Arah bullish perlu konfirmasi dengan breakout di atas 219,00 dan 219,61 sebagai high YTD jika ingin melanjutkan kenaikan. Namun, keberadaan potensi intervensi dari otoritas Jepang membatasi langkah naik dan memberi batasan pada momentum kenaikan. Pelaku pasar perlu menimbang faktor teknikal sekaligus sentimen kebijakan untuk menentukan langkah berikutnya.
Di sisi lain, penurunan berlanjut jika harga menembus 217,53, yang berpotensi membawa GBP/JPY menuju 216,60 sebagai level target berikutnya. Analisis ini menegaskan adanya support baru yang bisa ditembus bila tekanan jual kembali meningkat, sehingga koreksi ke bawah menjadi risiko yang perlu dipertimbangkan oleh trader.

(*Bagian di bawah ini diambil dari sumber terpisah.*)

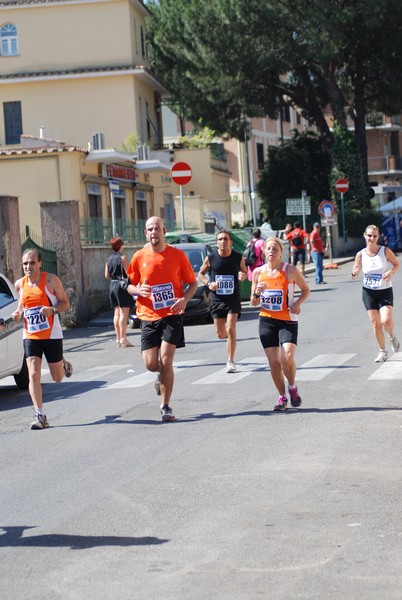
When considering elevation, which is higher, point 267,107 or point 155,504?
point 267,107

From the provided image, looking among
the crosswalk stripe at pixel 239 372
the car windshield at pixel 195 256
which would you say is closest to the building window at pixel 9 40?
the car windshield at pixel 195 256

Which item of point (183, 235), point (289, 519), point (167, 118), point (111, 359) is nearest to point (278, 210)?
point (167, 118)

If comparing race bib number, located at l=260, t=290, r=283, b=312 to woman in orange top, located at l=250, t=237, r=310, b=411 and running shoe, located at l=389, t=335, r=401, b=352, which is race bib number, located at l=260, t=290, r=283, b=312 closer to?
woman in orange top, located at l=250, t=237, r=310, b=411

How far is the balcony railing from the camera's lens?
9656cm

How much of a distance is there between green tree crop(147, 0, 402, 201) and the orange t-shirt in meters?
42.0

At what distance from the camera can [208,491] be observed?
8508 millimetres

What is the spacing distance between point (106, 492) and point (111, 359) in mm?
11136

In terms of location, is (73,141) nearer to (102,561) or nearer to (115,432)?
(115,432)

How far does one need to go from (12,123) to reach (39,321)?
41141 millimetres

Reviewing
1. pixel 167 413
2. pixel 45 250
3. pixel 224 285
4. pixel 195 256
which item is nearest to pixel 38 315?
pixel 167 413

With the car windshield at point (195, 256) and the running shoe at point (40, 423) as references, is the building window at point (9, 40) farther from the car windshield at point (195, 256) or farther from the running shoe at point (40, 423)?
the running shoe at point (40, 423)

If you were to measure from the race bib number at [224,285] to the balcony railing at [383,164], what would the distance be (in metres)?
81.8

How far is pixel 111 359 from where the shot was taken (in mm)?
19781

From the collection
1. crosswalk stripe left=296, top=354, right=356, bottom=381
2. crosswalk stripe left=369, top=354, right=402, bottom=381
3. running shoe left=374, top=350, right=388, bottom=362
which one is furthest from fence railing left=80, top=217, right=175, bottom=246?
crosswalk stripe left=369, top=354, right=402, bottom=381
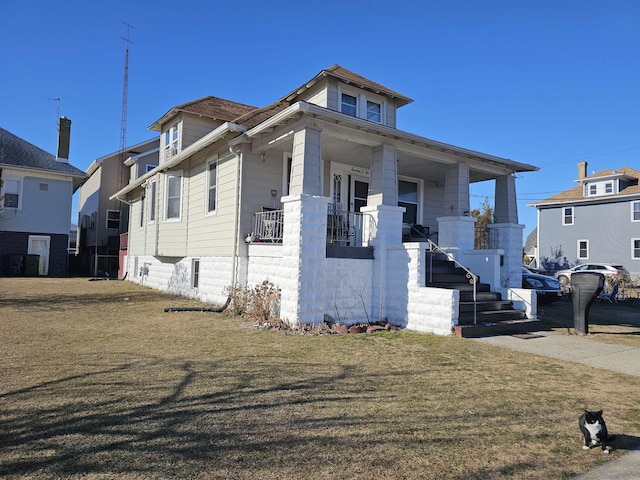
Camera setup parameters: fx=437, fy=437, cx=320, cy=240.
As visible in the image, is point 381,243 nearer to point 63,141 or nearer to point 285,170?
point 285,170

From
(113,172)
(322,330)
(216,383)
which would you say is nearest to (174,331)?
(322,330)

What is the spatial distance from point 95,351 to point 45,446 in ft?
10.4

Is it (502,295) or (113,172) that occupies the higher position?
(113,172)

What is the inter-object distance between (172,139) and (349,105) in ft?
21.5

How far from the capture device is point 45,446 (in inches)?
120

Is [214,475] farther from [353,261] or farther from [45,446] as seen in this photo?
[353,261]

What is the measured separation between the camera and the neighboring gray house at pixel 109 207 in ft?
82.5

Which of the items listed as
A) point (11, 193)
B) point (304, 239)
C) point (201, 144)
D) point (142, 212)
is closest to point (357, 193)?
point (201, 144)

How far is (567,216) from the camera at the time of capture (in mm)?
29484

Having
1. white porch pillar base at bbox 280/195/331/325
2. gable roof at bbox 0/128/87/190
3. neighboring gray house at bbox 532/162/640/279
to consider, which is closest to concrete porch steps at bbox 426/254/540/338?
white porch pillar base at bbox 280/195/331/325

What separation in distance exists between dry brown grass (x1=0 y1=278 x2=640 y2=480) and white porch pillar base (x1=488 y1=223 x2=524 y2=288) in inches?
181

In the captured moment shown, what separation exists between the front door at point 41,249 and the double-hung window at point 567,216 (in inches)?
1232

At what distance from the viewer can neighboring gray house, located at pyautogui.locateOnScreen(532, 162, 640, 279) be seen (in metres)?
26.1

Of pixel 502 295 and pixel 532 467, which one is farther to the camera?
pixel 502 295
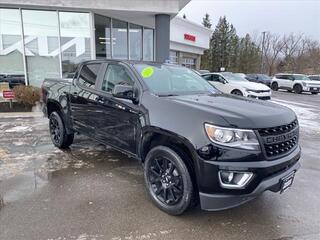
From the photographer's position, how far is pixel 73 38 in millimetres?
13188

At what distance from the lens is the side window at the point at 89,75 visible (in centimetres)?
498

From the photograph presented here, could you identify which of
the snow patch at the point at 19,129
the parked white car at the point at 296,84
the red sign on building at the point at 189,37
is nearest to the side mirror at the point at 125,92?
the snow patch at the point at 19,129

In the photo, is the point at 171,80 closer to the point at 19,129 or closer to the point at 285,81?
the point at 19,129

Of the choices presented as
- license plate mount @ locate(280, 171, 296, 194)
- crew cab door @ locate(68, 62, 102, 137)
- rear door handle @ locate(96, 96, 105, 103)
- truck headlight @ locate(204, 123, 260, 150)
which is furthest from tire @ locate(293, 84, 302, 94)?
truck headlight @ locate(204, 123, 260, 150)

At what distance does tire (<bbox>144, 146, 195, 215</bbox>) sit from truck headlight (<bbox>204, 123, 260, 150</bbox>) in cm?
53

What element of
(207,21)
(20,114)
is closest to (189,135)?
(20,114)

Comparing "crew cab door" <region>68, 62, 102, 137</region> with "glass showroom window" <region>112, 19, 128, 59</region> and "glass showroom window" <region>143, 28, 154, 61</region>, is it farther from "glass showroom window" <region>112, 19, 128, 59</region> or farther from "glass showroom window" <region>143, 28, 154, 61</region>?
"glass showroom window" <region>143, 28, 154, 61</region>

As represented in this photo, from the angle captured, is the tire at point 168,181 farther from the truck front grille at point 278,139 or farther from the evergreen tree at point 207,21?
the evergreen tree at point 207,21

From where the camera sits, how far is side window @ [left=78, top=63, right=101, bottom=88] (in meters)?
4.98

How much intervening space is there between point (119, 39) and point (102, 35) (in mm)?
1353

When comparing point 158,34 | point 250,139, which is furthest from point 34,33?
point 250,139

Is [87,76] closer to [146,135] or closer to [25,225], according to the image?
[146,135]

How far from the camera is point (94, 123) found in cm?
488

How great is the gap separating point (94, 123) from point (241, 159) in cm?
275
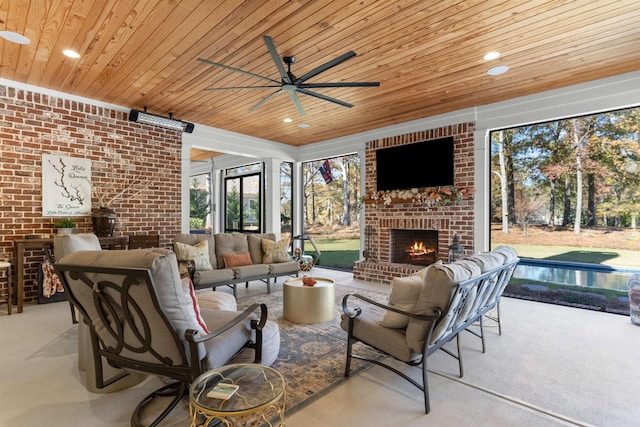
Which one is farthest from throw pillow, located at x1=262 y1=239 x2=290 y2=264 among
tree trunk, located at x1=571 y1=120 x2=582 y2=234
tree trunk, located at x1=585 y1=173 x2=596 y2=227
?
tree trunk, located at x1=585 y1=173 x2=596 y2=227

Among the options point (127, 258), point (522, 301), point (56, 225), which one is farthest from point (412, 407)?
point (56, 225)

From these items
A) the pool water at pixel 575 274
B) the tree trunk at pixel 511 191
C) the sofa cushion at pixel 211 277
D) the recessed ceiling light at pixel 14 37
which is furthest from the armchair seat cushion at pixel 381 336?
the tree trunk at pixel 511 191

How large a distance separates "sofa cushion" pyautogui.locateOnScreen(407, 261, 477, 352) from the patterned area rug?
2.22 ft

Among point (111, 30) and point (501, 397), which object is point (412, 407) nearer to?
point (501, 397)

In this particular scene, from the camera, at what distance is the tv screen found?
528cm

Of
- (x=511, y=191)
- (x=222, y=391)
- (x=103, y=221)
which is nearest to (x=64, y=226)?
(x=103, y=221)

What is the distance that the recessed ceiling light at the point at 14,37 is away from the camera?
2.84 m

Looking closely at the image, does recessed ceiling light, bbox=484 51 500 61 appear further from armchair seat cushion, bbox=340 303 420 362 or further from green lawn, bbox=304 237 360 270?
green lawn, bbox=304 237 360 270

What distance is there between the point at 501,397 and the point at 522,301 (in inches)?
112

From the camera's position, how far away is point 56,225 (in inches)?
167

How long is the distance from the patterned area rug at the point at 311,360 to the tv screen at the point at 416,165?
114 inches

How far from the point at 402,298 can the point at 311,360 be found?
0.98 meters

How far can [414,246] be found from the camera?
5879 mm

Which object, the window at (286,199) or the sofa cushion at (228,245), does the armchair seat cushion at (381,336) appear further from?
the window at (286,199)
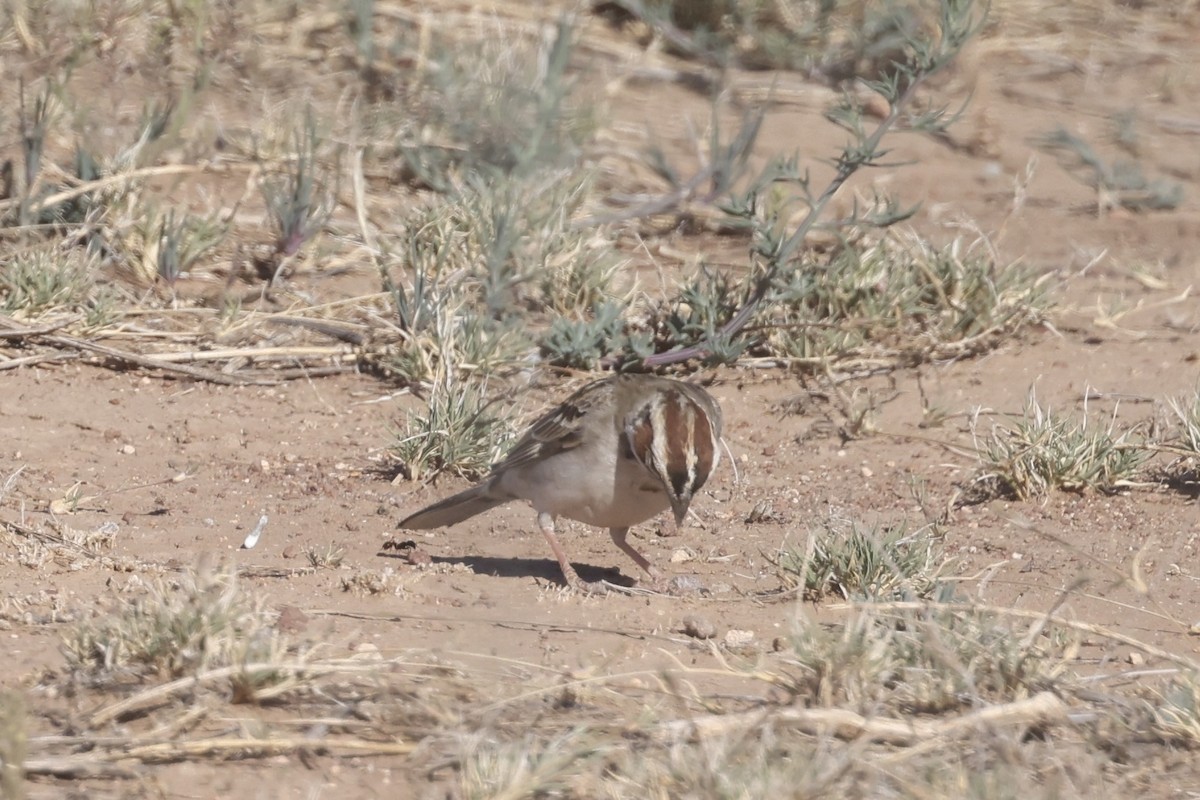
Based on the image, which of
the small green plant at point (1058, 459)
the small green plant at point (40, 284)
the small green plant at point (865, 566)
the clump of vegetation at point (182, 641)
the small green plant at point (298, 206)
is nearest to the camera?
the clump of vegetation at point (182, 641)

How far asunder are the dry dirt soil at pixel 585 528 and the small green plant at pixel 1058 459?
85mm

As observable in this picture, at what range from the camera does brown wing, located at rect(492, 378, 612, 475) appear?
5.84m

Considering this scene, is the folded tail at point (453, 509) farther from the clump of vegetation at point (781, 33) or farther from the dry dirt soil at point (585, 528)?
the clump of vegetation at point (781, 33)

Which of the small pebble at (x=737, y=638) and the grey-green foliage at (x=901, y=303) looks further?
the grey-green foliage at (x=901, y=303)

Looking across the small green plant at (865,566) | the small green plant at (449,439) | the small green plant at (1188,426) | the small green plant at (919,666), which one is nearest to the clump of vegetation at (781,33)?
the small green plant at (1188,426)

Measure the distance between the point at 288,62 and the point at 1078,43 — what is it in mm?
6018

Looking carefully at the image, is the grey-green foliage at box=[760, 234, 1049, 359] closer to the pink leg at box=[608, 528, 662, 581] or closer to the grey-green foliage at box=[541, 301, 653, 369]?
the grey-green foliage at box=[541, 301, 653, 369]

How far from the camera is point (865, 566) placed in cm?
535

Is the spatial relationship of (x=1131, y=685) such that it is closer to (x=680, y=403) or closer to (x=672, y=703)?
Result: (x=672, y=703)

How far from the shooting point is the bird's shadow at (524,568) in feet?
19.8

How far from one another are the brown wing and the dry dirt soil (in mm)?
432

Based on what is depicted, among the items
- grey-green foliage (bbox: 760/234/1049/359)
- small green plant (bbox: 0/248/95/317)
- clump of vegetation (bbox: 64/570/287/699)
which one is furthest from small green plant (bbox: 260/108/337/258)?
clump of vegetation (bbox: 64/570/287/699)

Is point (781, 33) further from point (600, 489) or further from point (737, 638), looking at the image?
point (737, 638)

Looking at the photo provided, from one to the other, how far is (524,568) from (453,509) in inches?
13.6
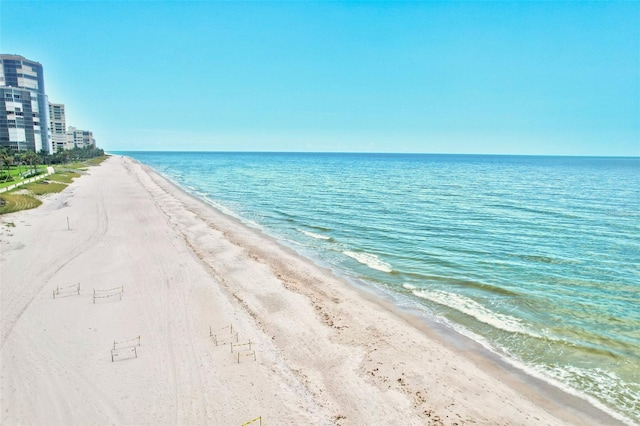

Level 217,53 berperan sebagai penentu arah yang signifikan. LOD di level tersebut menandai batas bawah yang bisa menarik pasar ke 216,60 jika tekanan jual berlanjut. Sementara itu, lantai di sekitar 218,00 berfungsi sebagai zona tumpuan bagi pembeli untuk menjaga struktur teknikal dalam kerangka waktu dekat.
Untuk potensi bullish, kunci utamanya ada pada klaim 219,00 dan capaian tertinggi YTD di 219,61. Penembusan yang jelas di atas 219,00 bukan hanya retest, melainkan sinyal untuk menargetkan level berikutnya di 220,00. Apabila momentum konsisten, 220,00 menjadi milestone psikologis yang patut diperhatikan.
Kondisi pasar saat ini dipengaruhi ekspektasi terhadap intervensi Yen Jepang dan arahan kebijakan Bank of England. Ketidakpastian kebijakan tersebut membuat pergerakan jangka pendek lebih volatil, sehingga trader perlu berhati-hati dalam menyusun rencana trading.
Pola bullish harami menandakan potensi pembalikan, namun konfirmasi diperlukan melalui breakout di atas 219,00. Strategi yang prudent adalah menunggu sinyal jelas dengan fokus pada 219,61 dan 220,00 sebagai target jika momentum mendukung.
Risiko utama tetap adanya potensi intervensi Yen Jepang yang dapat membatasi kelanjutan kenaikan, meskipun ada dorongan dari ekspektasi kenaikan suku bunga Bank of England. Trader disarankan mengatur ukuran posisi dan menggunakan stop order yang sesuai untuk menjaga risiko tetap terkendali.
Dalam skenario turun, 217,53 menjadi zona penting untuk menjaga struktur. Pasar bisa menguji 216,60 jika tekanan jual menguat kembali. Evaluasi ulang rencana trading perlu dilakukan dengan memperhatikan data ekonomi dan berita kebijakan terbaru untuk menyesuaikan ekspektasi.